Write out the records word for word, with no pictures.

◇ ◇ ◇ ◇ ◇ ◇ ◇

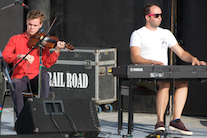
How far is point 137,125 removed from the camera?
16.0 feet

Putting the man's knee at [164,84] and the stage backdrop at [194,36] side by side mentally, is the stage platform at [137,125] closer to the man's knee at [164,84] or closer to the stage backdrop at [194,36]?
the stage backdrop at [194,36]

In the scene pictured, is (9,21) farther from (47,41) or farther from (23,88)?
(23,88)

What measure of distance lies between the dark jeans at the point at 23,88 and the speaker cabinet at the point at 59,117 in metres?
0.71

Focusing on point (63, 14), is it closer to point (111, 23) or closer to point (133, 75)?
point (111, 23)

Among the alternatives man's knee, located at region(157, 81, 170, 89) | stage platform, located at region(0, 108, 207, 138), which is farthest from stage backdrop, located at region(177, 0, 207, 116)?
man's knee, located at region(157, 81, 170, 89)

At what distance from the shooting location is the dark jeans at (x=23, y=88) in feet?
13.3

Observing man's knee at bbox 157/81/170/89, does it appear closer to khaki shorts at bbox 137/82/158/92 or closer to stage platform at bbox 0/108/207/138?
khaki shorts at bbox 137/82/158/92

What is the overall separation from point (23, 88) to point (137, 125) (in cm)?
156

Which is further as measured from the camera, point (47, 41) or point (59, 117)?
point (47, 41)

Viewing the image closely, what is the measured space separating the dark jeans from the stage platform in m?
Result: 0.34

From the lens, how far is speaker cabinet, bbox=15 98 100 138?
3.17 metres

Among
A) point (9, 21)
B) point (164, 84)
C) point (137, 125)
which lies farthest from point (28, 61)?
point (9, 21)

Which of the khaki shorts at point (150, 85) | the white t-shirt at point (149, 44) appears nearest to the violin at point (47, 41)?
the white t-shirt at point (149, 44)

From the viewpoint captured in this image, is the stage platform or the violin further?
the violin
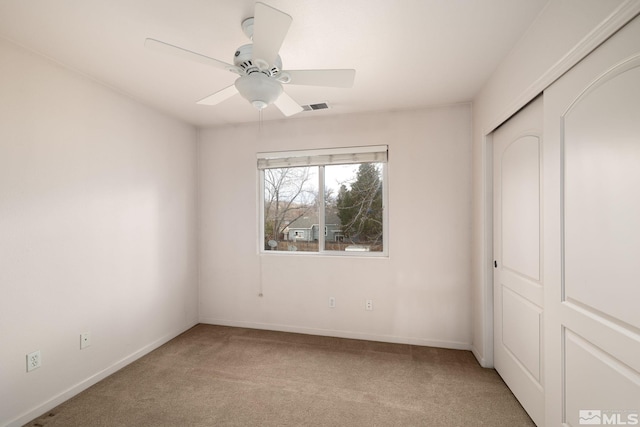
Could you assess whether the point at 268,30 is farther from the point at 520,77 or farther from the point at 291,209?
the point at 291,209

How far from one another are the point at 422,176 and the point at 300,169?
1.44 meters

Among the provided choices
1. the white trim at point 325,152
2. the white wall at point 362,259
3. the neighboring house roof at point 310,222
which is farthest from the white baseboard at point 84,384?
the white trim at point 325,152

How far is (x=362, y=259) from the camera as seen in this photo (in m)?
3.23

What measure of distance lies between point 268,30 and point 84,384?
2.92m

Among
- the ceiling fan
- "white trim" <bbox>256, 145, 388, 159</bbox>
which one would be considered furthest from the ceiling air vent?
the ceiling fan

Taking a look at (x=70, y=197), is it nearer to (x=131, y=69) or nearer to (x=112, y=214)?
(x=112, y=214)

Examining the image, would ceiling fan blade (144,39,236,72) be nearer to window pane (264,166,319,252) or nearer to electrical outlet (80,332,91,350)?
window pane (264,166,319,252)

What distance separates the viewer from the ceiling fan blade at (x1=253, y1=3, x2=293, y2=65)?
1.18 m

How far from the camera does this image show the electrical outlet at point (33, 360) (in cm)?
195

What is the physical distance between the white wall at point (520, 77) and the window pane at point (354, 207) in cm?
99

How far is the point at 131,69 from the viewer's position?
7.41ft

◇ ◇ ◇ ◇ ◇ ◇ ◇

*Right answer*.
How far is point 137,125 removed from the camera?
16.0 feet

Putting the man's knee at [164,84] and the stage backdrop at [194,36] side by side mentally, is the stage platform at [137,125] closer to the man's knee at [164,84] or closer to the stage backdrop at [194,36]?
the stage backdrop at [194,36]

In the scene pictured, is (9,21) farther from (47,41) or farther from (23,88)?
(23,88)

What measure of distance lies between the dark jeans at the point at 23,88 and the speaker cabinet at the point at 59,117 in metres?
0.71

Focusing on point (63, 14), is it closer to point (111, 23) or closer to point (133, 75)?
point (111, 23)

Among the alternatives man's knee, located at region(157, 81, 170, 89) | stage platform, located at region(0, 108, 207, 138), which is farthest from stage backdrop, located at region(177, 0, 207, 116)?
man's knee, located at region(157, 81, 170, 89)

At what distance from the shooting location is the dark jeans at (x=23, y=88) in feet?
13.3

Observing man's knee at bbox 157/81/170/89, does it appear closer to khaki shorts at bbox 137/82/158/92 or closer to stage platform at bbox 0/108/207/138?
khaki shorts at bbox 137/82/158/92

What is the overall separation from point (23, 88) to point (137, 125) (in cm)?
156

Which is further as measured from the camera, point (47, 41) or point (59, 117)?
point (47, 41)

Viewing the image closely, what is the measured space separating the dark jeans from the stage platform in m?
Result: 0.34

From the lens, how far is speaker cabinet, bbox=15 98 100 138?
3.17 metres

Among
A) point (9, 21)
B) point (164, 84)
C) point (137, 125)
which lies farthest from point (28, 61)?
point (9, 21)

Which of the khaki shorts at point (150, 85) | the white t-shirt at point (149, 44) appears nearest to the violin at point (47, 41)?
the white t-shirt at point (149, 44)

From the viewpoint captured in this image, is the stage platform or the violin further?
the violin
Could you assess whether the point at 268,30 is farther from the point at 520,77 or farther from the point at 291,209?
the point at 291,209

How far from one another are the point at 422,176 and the point at 300,169?
1.44 meters

Among the provided choices
1. the white trim at point 325,152
2. the white wall at point 362,259
3. the neighboring house roof at point 310,222
which is farthest from the white baseboard at point 84,384?
the white trim at point 325,152

How far is (x=362, y=259) from the camera as seen in this photo (in m)?
3.23

What measure of distance lies between point 268,30 and point 84,384?
2.92m

Among
- the ceiling fan
- "white trim" <bbox>256, 145, 388, 159</bbox>
which one would be considered furthest from the ceiling air vent?
the ceiling fan

Taking a look at (x=70, y=197), is it nearer to (x=131, y=69) or nearer to (x=112, y=214)?
(x=112, y=214)

Examining the image, would ceiling fan blade (144,39,236,72) be nearer to window pane (264,166,319,252) or nearer to electrical outlet (80,332,91,350)?
window pane (264,166,319,252)

What distance separates the viewer from the ceiling fan blade at (x1=253, y1=3, x2=293, y2=65)?
1.18 m

How far from the camera does this image show the electrical outlet at point (33, 360) (in cm)?
195

What is the physical distance between the white wall at point (520, 77) and the window pane at point (354, 207) in cm?
99

How far is the point at 131,69 from the viewer's position?
7.41ft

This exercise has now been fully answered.